Consegna — Nel testo sulle banche e l'economia, quale azienda di Erba rischia di fallire perché lo Stato non le paga commesse per due milioni di euro?

Testo proposto —
——————————

Aiutano le banche mentre l’economia muore

fallimento Qualche giorno fa un commerciante del Tarantino si è impiccato perché la banca non gli ha concesso un prestito da 1.000 euro per saldare un creditore. Se uno ha un negozio avrà delle garanzie per coprire quei 1.000 euro. Evidentemente la banca ha stabilito che non c’erano le condizioni. Ora c’è una vita in meno e probabilmente il negozio fallirà e magari non ci saranno più pagamenti per altri creditori. E magari se c’era qualche dipendente non avrà più né lavoro né stipendio. È sempre di questi giorni la notizia che una azienda di eccellenza italiana sta per fallire perché lo Stato non le paga commesse per due milioni di euro. E le banche non le concedono prestiti nonostante quel cospicuo credito. E quindi azienda chiusa e 120 dipendenti a casa in cassa integrazione. Si tratta della Mectex di Erba, l’azienda produttrice del costume Speedo che alle ultime Olimpiadi ha rivoluzionato il nuoto. Sembra davvero di assistere a un film di fantascienza. La sensazione che qualcuno si stia divertendo a prenderci in giro. E non credo che sia il destino beffardo. Credo piuttosto che ci siano responsabilità precise. Sia del governo che della politica. Gente avulsa dalla realtà. Gente che davvero non sa cosa significhi lavorare. E magari, se prima ne ha conosciuto il significato ora se ne è scordato. Perché non si può dimenticare che in questi mesi i governi hanno dapprima usato i soldi dei cittadini per salvare le banche. E poi, Bce in testa, hanno concesso loro prestiti, sempre con i nostri soldi, praticamente a zero interessi (solo l’1%). Soldi che però non finiscono nel circuito produttivo. Determinando di fatto un corto circuito pericoloso e deleterio. Per certi verso fantozziano. Perché se il governo pensasse a far ripartire l’economia anziché escogitare tranelli per sodomizzare i lavoratori probabilmente qualche idea (?) potrebbe anche trovarla. Una speranza probabilmente destinata a morire visto l’encefalogramma piatto di questo esecutivo sui temi che davvero contano. Alla faccia dei tanti professoroni e soloni e banchieri che lo compongono. Basterebbe sbloccare i crediti alla Mectex, per fare un esempio, per farla ripartire ottenendo allo stesso tempo il risparmio della cigs. Ma tanto al governo non interessa visto che non sono soldi che mette di tasca propria. E se vengono sprecati pagano i cittadini, i soliti fessi.

——————————

Dati estratti —
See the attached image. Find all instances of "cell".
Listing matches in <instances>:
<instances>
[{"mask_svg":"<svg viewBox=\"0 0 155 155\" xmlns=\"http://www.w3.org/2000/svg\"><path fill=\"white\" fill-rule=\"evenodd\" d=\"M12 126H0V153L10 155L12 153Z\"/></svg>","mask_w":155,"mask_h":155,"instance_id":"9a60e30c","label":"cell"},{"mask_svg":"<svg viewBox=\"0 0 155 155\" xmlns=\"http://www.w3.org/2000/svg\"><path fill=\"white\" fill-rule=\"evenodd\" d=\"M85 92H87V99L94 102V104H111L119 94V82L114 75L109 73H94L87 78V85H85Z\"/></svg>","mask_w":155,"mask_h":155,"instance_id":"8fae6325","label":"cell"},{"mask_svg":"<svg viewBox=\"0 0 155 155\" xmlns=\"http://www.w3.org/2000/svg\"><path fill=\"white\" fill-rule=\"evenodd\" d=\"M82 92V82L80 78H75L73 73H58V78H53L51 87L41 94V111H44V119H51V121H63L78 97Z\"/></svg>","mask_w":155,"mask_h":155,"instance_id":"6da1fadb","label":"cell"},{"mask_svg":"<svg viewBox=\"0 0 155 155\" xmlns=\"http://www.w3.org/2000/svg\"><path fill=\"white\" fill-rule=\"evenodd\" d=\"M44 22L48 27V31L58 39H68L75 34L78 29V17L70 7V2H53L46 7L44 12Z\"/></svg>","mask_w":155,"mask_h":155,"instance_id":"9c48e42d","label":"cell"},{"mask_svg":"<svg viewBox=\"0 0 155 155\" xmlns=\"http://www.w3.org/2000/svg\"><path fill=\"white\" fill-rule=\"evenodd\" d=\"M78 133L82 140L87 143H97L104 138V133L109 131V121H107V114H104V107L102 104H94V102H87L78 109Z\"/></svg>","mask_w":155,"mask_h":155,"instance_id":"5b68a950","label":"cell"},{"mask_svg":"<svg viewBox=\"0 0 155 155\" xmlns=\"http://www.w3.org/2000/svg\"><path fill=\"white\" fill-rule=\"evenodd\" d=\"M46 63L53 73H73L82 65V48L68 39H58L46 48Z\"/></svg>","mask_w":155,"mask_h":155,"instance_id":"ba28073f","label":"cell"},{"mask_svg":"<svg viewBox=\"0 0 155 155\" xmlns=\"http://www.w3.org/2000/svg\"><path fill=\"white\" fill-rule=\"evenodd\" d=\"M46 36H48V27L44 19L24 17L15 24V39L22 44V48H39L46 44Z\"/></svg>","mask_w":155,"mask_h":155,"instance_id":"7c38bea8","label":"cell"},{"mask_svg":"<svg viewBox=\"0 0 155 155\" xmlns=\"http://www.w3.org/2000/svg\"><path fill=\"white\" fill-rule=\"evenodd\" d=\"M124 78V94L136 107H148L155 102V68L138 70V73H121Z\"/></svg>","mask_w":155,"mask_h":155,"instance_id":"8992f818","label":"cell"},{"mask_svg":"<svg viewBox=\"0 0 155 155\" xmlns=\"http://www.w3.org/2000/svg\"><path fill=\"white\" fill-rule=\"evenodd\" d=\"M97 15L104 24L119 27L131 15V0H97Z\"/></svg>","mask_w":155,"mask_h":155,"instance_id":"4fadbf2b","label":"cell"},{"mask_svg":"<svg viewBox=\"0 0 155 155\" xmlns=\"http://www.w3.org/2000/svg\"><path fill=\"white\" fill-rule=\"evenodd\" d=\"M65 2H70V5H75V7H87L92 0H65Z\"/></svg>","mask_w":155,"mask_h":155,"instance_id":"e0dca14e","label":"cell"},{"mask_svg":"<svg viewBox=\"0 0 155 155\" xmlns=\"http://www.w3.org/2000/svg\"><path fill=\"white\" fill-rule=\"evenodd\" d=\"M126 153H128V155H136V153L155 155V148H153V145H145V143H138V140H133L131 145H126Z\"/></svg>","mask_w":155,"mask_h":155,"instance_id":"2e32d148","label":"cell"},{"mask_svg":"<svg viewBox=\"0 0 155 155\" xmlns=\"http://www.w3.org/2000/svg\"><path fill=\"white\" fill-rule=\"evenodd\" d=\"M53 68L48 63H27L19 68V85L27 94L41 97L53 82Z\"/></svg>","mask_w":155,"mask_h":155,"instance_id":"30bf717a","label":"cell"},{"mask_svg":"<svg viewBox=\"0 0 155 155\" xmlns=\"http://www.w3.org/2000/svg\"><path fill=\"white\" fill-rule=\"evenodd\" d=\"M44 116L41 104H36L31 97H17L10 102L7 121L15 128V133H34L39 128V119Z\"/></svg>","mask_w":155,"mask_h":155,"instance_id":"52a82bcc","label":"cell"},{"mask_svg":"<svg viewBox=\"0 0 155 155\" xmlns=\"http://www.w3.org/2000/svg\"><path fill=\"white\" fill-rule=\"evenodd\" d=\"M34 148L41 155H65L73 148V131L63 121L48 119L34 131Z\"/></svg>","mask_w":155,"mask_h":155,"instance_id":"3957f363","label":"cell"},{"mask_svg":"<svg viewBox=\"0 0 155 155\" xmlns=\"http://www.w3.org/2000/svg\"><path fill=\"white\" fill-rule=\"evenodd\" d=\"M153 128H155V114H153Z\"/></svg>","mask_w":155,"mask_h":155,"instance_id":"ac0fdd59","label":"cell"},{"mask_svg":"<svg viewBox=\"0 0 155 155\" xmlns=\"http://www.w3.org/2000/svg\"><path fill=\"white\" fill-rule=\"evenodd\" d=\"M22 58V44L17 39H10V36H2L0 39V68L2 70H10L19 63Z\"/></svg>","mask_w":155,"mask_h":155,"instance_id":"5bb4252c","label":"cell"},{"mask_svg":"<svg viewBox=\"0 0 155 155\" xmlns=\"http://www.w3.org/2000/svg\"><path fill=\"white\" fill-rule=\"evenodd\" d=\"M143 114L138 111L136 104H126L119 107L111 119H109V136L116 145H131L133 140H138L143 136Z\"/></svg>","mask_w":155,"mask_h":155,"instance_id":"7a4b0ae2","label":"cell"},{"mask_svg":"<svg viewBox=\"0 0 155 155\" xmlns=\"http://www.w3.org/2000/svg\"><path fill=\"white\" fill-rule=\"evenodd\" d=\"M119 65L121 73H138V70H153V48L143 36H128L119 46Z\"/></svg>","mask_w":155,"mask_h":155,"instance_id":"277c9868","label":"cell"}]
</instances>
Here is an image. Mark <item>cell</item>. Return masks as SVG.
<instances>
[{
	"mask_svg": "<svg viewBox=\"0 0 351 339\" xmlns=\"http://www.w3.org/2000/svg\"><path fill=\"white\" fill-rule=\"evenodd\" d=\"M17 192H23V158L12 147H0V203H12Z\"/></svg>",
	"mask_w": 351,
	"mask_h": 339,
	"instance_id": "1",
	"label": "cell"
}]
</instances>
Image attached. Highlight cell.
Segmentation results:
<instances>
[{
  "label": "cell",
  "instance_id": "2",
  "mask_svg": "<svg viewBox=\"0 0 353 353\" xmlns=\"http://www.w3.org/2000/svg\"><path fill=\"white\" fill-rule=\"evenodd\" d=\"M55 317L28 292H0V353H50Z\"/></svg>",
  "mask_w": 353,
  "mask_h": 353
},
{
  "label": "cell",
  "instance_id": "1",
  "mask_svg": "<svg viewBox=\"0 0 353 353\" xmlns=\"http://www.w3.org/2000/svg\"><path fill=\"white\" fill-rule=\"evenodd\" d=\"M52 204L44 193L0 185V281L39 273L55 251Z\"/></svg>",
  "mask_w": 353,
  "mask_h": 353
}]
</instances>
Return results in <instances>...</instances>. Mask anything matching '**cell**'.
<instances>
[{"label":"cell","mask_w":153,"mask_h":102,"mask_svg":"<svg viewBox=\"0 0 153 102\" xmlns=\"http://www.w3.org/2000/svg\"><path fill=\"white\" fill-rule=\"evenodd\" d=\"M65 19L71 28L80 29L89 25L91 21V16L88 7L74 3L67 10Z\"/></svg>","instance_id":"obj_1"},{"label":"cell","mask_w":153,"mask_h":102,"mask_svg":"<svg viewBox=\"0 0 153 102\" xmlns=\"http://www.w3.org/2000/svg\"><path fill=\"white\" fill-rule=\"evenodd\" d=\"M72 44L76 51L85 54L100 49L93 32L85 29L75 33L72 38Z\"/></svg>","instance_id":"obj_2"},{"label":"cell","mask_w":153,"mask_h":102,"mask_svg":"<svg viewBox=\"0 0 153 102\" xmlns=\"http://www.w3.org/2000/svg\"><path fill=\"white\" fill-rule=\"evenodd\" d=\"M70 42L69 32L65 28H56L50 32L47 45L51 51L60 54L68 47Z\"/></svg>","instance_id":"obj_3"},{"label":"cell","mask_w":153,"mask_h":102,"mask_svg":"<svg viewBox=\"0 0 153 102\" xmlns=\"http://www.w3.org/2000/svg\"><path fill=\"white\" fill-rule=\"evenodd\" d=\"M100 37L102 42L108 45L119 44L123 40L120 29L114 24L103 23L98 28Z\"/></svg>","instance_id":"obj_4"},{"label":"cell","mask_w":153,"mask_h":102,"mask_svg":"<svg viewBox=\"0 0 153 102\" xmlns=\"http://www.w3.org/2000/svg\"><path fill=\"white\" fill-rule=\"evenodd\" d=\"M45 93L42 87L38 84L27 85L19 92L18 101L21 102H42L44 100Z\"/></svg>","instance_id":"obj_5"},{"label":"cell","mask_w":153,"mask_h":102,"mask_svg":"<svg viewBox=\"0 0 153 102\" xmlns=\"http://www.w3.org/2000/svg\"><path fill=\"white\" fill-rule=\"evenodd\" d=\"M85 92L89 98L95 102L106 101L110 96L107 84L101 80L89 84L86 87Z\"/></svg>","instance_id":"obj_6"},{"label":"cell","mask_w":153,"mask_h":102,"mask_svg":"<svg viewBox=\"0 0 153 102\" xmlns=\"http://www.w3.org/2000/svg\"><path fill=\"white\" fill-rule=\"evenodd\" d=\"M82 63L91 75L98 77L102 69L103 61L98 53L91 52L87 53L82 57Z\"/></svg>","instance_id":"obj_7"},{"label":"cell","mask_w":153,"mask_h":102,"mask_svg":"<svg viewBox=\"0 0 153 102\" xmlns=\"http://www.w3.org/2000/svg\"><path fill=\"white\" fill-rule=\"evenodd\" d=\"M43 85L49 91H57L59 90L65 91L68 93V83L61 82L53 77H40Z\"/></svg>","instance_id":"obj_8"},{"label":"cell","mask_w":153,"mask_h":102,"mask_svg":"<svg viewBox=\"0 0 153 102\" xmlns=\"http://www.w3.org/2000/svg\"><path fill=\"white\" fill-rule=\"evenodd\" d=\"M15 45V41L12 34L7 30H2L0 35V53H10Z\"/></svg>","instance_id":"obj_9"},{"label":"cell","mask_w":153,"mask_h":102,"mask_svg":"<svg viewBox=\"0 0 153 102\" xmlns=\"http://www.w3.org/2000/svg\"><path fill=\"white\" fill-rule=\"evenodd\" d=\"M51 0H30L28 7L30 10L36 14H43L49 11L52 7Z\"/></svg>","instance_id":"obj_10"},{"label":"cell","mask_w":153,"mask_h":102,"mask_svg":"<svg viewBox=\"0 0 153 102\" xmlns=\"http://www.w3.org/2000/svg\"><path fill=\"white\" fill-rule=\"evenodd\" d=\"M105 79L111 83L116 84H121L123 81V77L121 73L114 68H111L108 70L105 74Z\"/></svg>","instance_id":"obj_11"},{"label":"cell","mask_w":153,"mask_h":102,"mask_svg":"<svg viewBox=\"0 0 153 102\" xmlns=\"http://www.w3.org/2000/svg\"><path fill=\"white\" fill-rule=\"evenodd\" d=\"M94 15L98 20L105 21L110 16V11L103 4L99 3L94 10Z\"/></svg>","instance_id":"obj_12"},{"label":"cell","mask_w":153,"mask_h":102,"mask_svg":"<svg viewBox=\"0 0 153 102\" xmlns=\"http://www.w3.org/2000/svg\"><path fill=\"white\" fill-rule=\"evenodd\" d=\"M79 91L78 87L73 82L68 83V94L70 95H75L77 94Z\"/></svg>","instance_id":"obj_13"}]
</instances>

——————————

Spazio risposta — La Mectex, l'azienda produttrice del costume Speedo.